## Exercise set:
a – In the cockapoo colours thread, rewrite everything from "Well we know" down to "(Jan 27, 2013)", putting "Rex" wherever "Jake" appears.
b – In the cockapoo colours thread, what color has Soosee's red toy turned?

# Cockapoo Colours



## Kt77 (Sep 20, 2012)

I've been looking at potential breeders for later on in the year and I'm deciding on coat colours. 
Now I need help. Know its a personal opinion but should I go chocolate or Apricot. I do love red but know they are very hard to find.


----------



## Woo (Oct 5, 2011)

Oooohhhh wouldn't you just love 1 in every colour, they are all gorgeous 
I wanted chocolate or red and white and a boy and ended up with Noodle!
I think that unless you are dead set on a certain colour and won't get anything else then it comes down to which puppy you fall for when viewing a litter. But as a little bit of help to your question.

Chocolate = Look cleaner after a walk
Beautiful rich colour which can fade to cafe which is lovley
Can be hard to take a good picture (too dark)
Can lose their lovley face unless you keep the eye area trimed.
Apricot = Turn Chocolate after a muddy walk!!
Face is very open so you see all the lovley expressions
Can get a good picture of them.

Happy hunting


----------



## Kt77 (Sep 20, 2012)

Funny as I wanted a chocolate girl and got Bertie. Think I'd maybe go for a toy for space issues lol!


----------



## Soosee (Mar 1, 2012)

I got a red toy who is now light cream..she has completely changed colour.
I have also got a chocolate and white parti coloured miniature who is only six months. So far she hasn't changed colour so it will be interesting to see what colour she turns out.. What you choose doesn't always end up with what you get, but you love them all the same.


----------



## colpa110 (Jul 5, 2011)

:iagree::iagree::iagree::iagree::iagree:


----------



## dio.ren (Jan 18, 2013)

Molly has a chocolate head and I love it  The rest of her body is white with chocolate markings. I love her little squishy chocolate head


----------



## Kt77 (Sep 20, 2012)

Molly is a very pretty girl


----------



## Minnie (Jun 8, 2012)

I have an Apricot boy and when I went for poo number two I wanted another Apricot but we had a chocolate girl instead and we love her to bits. I think its personal preference and it's the dogs personality that shines through not their coat colour.
I love the reds though


----------



## dmgalley (Aug 19, 2012)

Well we know I love reds, but I have to say Sable parti has been a lot of fun to watch change. I also don't see many dogs like Jake. 
Maybe another color to consider sometime


----------



## Debs&Boys (Jan 27, 2013)

Will you be going back to the same breeder Katie? I really wanted a chocolate or apricot boy but got Herbie (or I will have in 3 weeks)

## Material supplied:
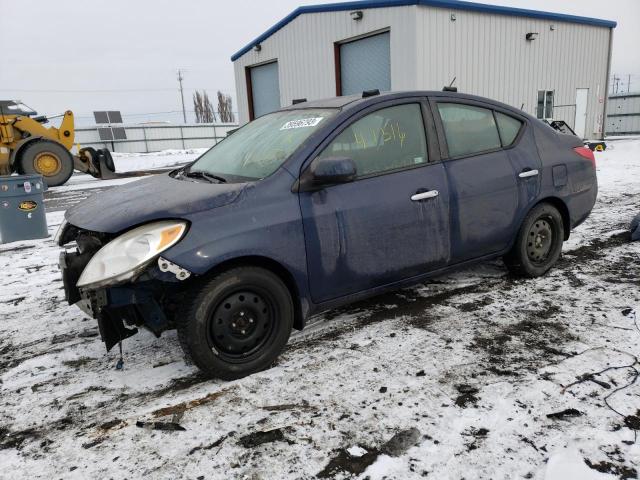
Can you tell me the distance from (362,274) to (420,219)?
1.93 ft

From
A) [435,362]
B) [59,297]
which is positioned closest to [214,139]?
[59,297]

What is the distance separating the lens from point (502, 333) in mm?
3119

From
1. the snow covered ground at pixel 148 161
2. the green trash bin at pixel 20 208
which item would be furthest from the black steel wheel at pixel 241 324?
the snow covered ground at pixel 148 161

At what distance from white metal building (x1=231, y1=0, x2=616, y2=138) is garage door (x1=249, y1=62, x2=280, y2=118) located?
0.04 m

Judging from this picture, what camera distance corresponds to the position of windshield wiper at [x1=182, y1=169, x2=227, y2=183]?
302 centimetres

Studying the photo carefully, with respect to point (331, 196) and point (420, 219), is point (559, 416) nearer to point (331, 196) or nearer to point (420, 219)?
point (420, 219)

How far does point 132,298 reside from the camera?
2.42 m

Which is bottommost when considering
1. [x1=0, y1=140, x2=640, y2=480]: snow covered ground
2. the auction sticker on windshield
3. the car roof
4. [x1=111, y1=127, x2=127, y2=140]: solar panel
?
[x1=0, y1=140, x2=640, y2=480]: snow covered ground

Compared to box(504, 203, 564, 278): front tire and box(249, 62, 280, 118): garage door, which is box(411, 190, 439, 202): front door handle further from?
box(249, 62, 280, 118): garage door

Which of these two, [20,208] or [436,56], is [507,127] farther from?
[436,56]

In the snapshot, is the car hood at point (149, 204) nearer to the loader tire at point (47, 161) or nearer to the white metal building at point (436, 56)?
the loader tire at point (47, 161)

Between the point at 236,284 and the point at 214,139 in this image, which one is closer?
the point at 236,284

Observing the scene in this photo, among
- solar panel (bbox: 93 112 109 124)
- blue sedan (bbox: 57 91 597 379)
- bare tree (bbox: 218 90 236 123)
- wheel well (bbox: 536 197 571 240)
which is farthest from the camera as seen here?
bare tree (bbox: 218 90 236 123)

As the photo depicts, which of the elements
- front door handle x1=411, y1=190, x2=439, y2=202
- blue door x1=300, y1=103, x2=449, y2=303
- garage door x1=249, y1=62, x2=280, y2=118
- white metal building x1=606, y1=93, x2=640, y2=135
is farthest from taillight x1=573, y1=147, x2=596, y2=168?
white metal building x1=606, y1=93, x2=640, y2=135
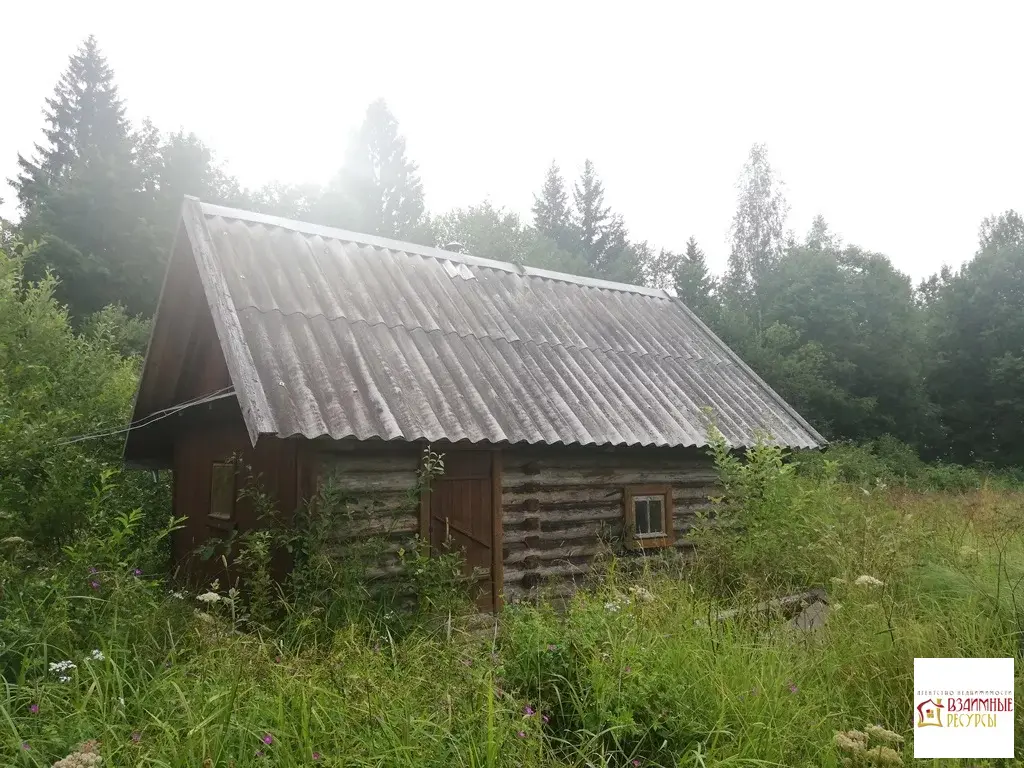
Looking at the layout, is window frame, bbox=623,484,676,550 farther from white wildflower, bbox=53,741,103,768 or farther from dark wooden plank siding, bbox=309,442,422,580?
white wildflower, bbox=53,741,103,768

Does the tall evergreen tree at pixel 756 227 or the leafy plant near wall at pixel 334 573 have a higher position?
the tall evergreen tree at pixel 756 227

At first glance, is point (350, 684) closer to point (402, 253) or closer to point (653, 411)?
point (653, 411)

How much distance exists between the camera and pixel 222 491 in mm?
8742

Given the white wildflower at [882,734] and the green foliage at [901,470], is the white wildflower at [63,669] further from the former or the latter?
the green foliage at [901,470]

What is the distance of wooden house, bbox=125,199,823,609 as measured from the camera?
6.94 m

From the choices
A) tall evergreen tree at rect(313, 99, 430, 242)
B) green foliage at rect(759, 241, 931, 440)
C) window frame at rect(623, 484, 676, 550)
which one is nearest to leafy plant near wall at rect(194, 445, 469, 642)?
window frame at rect(623, 484, 676, 550)

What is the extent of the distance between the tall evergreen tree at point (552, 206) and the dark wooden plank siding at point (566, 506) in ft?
120

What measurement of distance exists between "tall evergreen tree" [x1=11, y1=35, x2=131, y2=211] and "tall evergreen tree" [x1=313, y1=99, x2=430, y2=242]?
10464 mm

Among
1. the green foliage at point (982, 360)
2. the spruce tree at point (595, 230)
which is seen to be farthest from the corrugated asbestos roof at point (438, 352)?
the spruce tree at point (595, 230)

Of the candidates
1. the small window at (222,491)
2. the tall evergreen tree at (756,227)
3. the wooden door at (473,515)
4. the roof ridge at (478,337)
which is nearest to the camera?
the wooden door at (473,515)

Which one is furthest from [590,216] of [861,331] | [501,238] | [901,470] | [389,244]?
[389,244]

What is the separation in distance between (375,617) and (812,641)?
3562 mm

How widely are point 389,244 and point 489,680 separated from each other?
818 centimetres

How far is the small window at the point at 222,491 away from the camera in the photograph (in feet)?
27.5
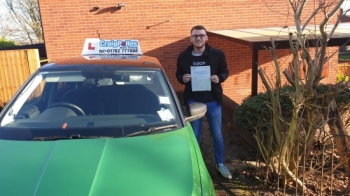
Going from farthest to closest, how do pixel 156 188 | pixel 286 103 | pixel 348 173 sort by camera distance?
pixel 286 103 → pixel 348 173 → pixel 156 188

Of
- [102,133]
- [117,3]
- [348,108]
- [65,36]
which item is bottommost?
[348,108]

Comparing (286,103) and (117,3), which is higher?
(117,3)

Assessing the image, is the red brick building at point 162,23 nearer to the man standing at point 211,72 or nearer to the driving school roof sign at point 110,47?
the driving school roof sign at point 110,47

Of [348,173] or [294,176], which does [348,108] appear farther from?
[294,176]

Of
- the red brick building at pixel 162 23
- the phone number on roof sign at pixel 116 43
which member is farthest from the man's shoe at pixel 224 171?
the red brick building at pixel 162 23

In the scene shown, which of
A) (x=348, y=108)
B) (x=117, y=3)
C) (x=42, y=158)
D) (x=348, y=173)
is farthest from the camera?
(x=117, y=3)

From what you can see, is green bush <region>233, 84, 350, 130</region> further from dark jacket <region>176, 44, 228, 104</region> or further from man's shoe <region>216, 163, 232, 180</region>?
dark jacket <region>176, 44, 228, 104</region>

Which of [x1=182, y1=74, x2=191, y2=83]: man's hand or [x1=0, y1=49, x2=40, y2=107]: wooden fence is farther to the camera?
[x1=0, y1=49, x2=40, y2=107]: wooden fence

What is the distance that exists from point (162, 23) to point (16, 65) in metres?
3.86

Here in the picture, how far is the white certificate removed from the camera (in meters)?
3.74

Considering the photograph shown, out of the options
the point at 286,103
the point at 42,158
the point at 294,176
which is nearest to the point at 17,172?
the point at 42,158

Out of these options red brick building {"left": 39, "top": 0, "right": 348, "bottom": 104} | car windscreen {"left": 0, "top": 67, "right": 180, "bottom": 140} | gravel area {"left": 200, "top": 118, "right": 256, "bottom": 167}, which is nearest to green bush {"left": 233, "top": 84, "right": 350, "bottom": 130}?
gravel area {"left": 200, "top": 118, "right": 256, "bottom": 167}

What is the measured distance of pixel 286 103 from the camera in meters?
5.01

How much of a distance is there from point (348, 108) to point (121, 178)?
3.91 m
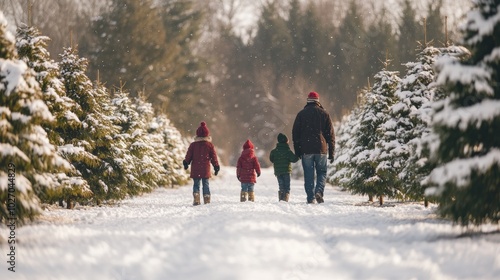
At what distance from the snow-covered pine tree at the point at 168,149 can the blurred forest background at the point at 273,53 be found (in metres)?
24.2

## Responses for each task:
a –
Well we know I love reds, but I have to say Sable parti has been a lot of fun to watch change. I also don't see many dogs like Rex. 
Maybe another color to consider sometime


----------



## Debs&Boys (Jan 27, 2013)

b – Light cream.